100 Doları Kırar Mı?
Suudi Arabistan, Rusya, İran, Irak, Cezayir, Nijerya, Libya, Venezüela gibi ülkelerin ekonomisi petrol ihracından kaynaklanan gelirlere bağlı. Bu ülkelerin çoğu petrolü en az 90-100 dolar bandında sattıkları takdirde ekonomilerini canlı tutabiliyor. Bu sebeple üretici ülkeler arzı dengede tutarak ya da muhtemel yeni jeopolitik gerilimlerin de etkisiyle “fiyatları 100 doların üzerinde tutma çabası” devrede olacaktır.
10 Dolarlık Düşüş 5 Milyar Dolar Katkı
Petrol fiyatlarının gerilemesi, şüphesiz Türkiye gibi enerji ithalatçısı ülkeleri olumlu etkiliyor.

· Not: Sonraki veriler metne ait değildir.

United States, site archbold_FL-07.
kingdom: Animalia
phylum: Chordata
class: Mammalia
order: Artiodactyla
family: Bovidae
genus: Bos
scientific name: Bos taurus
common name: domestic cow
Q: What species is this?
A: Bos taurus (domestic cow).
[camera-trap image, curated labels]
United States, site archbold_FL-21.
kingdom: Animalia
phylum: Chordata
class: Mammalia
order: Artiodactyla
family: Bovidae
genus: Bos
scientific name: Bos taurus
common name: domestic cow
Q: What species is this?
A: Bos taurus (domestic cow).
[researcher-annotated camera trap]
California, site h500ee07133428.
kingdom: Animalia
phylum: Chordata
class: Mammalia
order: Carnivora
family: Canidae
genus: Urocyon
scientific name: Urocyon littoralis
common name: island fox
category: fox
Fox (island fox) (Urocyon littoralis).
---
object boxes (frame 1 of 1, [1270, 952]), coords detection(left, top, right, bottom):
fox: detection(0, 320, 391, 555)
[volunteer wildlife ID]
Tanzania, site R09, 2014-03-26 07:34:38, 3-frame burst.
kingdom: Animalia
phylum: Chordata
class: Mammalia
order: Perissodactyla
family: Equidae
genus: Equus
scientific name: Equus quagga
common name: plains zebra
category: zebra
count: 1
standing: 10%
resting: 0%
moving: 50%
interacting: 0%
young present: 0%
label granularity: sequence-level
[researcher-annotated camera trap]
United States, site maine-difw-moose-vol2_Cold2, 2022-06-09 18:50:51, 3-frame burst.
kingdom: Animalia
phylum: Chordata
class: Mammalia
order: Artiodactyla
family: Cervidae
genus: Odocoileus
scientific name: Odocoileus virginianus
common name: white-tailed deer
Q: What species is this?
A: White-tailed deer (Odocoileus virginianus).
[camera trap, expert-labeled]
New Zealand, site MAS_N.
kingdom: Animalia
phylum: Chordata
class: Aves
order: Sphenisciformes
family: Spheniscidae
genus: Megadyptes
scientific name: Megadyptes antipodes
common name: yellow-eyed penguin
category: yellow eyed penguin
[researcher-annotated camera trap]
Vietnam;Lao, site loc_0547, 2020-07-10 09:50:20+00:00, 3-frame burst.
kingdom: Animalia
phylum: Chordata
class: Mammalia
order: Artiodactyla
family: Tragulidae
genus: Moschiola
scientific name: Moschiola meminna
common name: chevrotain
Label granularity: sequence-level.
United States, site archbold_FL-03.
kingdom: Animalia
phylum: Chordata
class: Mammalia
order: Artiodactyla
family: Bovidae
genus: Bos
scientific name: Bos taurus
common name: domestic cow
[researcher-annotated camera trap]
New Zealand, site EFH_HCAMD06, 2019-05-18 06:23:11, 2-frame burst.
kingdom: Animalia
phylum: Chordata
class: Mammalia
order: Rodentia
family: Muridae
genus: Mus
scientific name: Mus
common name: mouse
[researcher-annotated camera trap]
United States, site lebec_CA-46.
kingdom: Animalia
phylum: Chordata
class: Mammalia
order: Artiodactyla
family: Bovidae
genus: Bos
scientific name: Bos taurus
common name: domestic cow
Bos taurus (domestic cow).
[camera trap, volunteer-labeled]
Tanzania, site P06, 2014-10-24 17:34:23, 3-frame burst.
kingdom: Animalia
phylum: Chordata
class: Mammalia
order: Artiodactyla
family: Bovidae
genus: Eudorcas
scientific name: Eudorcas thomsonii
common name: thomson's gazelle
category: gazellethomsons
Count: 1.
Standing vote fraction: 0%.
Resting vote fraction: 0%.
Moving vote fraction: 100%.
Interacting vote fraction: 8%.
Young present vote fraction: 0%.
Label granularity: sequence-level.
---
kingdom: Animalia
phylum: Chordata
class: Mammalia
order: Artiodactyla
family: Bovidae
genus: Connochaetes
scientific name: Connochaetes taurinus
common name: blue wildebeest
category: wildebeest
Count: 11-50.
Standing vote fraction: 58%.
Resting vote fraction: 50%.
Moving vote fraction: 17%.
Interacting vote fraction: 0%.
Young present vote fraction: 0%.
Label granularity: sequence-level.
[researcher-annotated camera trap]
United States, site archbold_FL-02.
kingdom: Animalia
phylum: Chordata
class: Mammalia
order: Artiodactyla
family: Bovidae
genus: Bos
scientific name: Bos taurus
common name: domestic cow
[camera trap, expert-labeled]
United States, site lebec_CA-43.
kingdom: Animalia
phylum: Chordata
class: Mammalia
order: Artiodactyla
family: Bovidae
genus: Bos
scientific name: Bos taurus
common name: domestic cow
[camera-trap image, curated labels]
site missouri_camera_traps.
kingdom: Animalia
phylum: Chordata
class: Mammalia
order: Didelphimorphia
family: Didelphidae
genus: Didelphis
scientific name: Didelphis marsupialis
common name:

Her 10 dolarlık artışın Türkiye’nin cari açığına 5 milyar dolar yük getirdiği dikkate alındığında, fiyatlardaki düşüşün ülke ekonomisine katkısı da ortaya çıkıyor. İthalat giderlerinin azalması bütçe konusunda ekonomi yönetimini, benzin fiyatlarında yaşanacak muhtemel düşüşler ise vatandaşı rahatlatacak.